> **WHAT TO PRODUCE**
Every line from the line containing "From the camera's perspective, how" through the final line below is to be repeated exactly; no other line is.

Dataset excerpt
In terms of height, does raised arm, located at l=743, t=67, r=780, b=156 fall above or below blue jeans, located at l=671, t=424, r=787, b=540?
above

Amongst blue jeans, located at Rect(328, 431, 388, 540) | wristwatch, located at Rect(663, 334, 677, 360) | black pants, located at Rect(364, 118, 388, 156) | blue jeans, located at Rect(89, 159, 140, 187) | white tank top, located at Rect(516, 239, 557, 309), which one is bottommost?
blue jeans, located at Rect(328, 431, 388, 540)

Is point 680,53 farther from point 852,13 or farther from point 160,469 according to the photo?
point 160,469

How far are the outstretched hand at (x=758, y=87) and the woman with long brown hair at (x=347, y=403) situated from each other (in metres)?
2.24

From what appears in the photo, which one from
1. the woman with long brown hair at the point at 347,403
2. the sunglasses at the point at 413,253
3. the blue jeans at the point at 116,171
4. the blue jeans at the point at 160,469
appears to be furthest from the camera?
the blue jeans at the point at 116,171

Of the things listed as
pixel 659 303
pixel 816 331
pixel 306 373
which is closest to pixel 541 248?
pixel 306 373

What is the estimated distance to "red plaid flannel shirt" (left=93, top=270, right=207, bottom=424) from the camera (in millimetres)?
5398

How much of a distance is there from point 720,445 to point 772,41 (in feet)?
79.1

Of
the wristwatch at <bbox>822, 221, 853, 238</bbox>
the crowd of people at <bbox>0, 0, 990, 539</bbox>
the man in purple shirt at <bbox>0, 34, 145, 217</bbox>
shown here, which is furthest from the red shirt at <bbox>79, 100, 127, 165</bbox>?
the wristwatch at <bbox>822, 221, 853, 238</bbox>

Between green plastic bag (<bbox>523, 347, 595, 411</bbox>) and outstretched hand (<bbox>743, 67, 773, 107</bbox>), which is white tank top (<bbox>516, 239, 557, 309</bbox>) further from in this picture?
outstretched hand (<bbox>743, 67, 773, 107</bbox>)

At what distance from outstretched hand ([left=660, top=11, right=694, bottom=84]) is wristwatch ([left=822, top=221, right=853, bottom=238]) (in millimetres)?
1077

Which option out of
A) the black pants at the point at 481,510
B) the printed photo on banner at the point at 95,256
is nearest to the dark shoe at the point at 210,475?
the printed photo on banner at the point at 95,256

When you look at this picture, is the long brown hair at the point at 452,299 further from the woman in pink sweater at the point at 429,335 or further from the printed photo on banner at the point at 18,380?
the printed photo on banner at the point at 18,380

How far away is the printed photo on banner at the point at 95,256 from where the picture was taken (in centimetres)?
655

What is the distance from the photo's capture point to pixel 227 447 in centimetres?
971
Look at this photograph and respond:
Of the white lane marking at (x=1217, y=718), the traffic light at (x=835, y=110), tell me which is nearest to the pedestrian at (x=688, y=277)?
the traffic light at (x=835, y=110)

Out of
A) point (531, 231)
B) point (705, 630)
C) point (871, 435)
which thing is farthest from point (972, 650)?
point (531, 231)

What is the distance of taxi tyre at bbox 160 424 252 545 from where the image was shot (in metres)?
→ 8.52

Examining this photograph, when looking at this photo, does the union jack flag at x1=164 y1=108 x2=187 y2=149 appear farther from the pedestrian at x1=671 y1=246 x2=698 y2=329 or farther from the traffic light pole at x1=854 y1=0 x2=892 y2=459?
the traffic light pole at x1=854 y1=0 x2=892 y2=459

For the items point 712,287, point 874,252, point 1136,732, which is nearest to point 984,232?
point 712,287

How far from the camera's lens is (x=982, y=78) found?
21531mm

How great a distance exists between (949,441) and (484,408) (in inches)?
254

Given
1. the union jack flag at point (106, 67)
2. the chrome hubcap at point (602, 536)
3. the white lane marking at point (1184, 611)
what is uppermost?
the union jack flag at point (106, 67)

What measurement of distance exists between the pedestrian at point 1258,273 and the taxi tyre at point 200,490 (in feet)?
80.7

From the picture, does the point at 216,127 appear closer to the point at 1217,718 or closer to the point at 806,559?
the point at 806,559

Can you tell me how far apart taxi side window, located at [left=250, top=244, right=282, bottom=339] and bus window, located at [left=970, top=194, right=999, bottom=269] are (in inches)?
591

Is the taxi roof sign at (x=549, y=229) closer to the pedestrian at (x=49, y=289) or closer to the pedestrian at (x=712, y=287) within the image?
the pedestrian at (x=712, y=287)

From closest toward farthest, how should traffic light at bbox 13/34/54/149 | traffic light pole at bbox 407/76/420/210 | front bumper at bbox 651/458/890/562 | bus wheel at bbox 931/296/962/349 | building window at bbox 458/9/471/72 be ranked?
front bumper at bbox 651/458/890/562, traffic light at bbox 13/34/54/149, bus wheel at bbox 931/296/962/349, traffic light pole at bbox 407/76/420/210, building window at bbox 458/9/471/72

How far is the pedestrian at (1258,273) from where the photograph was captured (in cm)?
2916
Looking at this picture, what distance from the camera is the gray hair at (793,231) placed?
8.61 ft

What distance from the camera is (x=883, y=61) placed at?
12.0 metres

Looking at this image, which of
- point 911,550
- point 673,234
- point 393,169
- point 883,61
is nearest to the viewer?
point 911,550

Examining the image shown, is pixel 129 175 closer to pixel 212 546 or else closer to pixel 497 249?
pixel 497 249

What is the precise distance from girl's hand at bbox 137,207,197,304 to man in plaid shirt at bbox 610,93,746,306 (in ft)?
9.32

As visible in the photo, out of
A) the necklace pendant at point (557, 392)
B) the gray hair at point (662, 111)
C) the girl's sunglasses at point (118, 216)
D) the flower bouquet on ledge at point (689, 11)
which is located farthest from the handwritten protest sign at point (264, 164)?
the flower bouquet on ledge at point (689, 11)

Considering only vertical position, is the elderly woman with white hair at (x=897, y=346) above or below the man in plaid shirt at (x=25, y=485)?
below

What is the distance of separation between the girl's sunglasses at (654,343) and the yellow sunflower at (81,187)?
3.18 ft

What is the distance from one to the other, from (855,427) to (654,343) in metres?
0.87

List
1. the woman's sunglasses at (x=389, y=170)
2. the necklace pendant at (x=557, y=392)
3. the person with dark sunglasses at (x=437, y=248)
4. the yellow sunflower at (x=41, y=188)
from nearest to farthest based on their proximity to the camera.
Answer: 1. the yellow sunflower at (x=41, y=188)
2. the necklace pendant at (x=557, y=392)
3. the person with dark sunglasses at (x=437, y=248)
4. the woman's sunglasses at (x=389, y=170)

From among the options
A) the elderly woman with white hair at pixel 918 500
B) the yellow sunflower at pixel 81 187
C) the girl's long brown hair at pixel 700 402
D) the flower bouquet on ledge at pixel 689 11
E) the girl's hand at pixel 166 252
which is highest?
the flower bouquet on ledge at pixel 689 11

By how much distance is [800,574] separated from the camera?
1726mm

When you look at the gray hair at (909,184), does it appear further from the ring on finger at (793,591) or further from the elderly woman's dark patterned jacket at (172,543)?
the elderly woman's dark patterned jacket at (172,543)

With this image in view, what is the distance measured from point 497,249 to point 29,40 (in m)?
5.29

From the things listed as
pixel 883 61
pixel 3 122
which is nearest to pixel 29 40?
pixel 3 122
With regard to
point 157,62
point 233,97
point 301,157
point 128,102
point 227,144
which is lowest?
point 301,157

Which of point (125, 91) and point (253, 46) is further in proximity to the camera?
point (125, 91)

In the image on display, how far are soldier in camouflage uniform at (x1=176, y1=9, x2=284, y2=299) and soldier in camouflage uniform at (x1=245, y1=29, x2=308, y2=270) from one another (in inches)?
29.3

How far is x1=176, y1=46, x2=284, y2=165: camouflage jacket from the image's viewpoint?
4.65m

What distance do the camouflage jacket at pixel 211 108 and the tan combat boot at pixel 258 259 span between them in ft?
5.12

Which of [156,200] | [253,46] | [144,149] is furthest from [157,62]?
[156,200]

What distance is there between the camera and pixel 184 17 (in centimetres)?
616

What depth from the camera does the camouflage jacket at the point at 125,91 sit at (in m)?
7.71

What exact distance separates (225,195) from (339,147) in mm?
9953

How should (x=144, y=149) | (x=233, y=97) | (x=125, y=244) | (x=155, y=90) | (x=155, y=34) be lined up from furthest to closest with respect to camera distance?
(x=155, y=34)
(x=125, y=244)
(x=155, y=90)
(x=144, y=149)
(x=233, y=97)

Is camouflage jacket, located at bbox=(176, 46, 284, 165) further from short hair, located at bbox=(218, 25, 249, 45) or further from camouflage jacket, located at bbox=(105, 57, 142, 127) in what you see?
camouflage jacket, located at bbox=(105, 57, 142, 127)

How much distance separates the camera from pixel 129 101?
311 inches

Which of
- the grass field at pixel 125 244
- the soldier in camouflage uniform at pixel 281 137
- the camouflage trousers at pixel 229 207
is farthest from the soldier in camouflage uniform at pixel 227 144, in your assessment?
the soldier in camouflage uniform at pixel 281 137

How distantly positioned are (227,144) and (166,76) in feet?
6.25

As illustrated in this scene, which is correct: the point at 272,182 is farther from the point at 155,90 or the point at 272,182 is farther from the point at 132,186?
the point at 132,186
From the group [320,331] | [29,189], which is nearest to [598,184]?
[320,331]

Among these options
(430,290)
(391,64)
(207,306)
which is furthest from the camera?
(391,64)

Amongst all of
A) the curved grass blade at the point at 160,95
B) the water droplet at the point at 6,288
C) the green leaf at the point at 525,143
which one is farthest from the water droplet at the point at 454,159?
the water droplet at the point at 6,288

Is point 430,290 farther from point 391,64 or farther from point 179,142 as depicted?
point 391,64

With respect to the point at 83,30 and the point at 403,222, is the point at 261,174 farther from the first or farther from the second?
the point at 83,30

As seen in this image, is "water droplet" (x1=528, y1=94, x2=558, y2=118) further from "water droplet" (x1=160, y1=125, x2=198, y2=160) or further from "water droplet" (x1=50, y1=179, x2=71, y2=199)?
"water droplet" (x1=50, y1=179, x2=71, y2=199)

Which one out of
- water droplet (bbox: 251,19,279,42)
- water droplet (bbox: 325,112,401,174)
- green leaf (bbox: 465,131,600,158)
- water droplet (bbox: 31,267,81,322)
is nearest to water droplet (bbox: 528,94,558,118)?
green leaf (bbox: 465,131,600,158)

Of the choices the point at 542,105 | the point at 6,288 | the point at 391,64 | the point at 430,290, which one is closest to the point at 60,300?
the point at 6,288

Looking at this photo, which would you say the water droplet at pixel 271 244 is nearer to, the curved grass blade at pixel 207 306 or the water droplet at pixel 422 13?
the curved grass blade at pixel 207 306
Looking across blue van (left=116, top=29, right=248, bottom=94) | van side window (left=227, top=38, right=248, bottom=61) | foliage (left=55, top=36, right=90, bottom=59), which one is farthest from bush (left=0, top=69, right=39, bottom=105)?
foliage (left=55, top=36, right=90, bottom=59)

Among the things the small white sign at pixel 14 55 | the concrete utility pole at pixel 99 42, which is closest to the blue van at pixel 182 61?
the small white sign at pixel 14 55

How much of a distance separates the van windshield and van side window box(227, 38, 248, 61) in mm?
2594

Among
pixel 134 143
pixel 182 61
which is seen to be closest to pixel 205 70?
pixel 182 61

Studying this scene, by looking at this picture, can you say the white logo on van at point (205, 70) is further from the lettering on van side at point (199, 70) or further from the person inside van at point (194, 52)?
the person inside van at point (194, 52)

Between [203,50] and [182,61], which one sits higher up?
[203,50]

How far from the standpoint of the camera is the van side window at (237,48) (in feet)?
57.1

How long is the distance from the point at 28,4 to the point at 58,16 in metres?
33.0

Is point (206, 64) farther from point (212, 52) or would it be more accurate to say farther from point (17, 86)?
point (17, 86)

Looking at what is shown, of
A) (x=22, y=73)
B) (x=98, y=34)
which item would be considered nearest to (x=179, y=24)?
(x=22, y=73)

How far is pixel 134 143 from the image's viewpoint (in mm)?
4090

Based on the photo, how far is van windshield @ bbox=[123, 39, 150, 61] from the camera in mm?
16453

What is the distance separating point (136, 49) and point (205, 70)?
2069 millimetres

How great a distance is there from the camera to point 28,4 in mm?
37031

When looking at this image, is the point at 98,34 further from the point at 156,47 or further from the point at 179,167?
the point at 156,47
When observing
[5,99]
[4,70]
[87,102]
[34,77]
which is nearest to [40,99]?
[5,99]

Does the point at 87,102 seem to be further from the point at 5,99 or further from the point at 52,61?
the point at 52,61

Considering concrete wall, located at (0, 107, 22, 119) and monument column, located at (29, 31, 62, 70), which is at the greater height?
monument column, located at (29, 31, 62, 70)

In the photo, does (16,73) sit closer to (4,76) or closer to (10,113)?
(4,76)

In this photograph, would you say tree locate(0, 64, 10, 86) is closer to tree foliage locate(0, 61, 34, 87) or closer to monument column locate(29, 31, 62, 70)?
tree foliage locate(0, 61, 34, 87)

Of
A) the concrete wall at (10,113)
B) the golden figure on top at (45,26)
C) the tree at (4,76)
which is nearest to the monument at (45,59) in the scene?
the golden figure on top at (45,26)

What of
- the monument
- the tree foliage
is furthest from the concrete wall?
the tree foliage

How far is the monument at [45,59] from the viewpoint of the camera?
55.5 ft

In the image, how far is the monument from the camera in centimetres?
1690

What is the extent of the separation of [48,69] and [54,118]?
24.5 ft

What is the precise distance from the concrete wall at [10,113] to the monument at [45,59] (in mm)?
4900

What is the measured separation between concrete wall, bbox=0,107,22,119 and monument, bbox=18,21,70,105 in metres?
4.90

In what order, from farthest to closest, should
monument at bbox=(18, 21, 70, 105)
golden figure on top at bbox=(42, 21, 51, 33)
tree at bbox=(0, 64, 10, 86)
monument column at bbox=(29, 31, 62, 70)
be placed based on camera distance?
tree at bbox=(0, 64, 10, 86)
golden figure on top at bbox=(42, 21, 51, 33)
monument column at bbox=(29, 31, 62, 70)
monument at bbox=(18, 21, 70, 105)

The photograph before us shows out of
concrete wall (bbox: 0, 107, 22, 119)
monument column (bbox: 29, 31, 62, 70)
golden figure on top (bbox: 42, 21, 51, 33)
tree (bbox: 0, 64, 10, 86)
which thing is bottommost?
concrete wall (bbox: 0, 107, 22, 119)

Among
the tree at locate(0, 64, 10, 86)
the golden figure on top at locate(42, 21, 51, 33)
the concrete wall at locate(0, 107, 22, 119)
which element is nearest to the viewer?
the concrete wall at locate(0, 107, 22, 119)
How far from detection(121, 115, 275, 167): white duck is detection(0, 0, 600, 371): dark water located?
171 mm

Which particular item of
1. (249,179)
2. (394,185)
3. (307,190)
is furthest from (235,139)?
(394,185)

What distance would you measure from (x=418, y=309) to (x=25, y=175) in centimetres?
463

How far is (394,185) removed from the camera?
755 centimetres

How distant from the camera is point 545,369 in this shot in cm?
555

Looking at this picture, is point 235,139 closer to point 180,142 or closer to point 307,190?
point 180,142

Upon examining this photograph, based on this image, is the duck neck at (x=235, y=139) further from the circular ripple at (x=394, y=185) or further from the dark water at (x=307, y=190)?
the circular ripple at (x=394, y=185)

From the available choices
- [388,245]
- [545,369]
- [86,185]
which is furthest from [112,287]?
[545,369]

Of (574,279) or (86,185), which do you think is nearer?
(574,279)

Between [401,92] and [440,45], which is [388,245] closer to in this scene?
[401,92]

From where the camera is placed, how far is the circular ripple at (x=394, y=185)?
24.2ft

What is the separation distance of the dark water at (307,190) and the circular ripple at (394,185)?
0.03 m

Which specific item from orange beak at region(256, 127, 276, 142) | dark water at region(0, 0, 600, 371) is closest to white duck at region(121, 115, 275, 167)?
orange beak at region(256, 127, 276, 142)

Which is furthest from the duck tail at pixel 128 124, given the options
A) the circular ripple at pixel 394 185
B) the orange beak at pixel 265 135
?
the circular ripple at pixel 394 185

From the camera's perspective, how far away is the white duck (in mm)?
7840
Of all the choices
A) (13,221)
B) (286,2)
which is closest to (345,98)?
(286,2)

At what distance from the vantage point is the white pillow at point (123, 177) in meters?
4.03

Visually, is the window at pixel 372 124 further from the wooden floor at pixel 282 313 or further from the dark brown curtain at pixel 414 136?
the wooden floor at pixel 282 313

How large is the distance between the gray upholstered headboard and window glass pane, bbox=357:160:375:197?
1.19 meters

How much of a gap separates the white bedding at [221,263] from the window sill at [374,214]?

> **ANSWER TO THIS EXERCISE**
From the camera's perspective, how far away is the white duck (in mm)?
7840
Of all the choices
A) (13,221)
B) (286,2)
which is closest to (345,98)?
(286,2)

At what distance from the vantage point is the white pillow at point (123, 177) in meters?
4.03

Visually, is the window at pixel 372 124 further from the wooden floor at pixel 282 313 or further from the dark brown curtain at pixel 414 136?
the wooden floor at pixel 282 313

How large is the distance between the gray upholstered headboard and window glass pane, bbox=357:160:375:197?
1.19 meters

How much of a gap separates the white bedding at [221,263] from the window sill at [374,214]?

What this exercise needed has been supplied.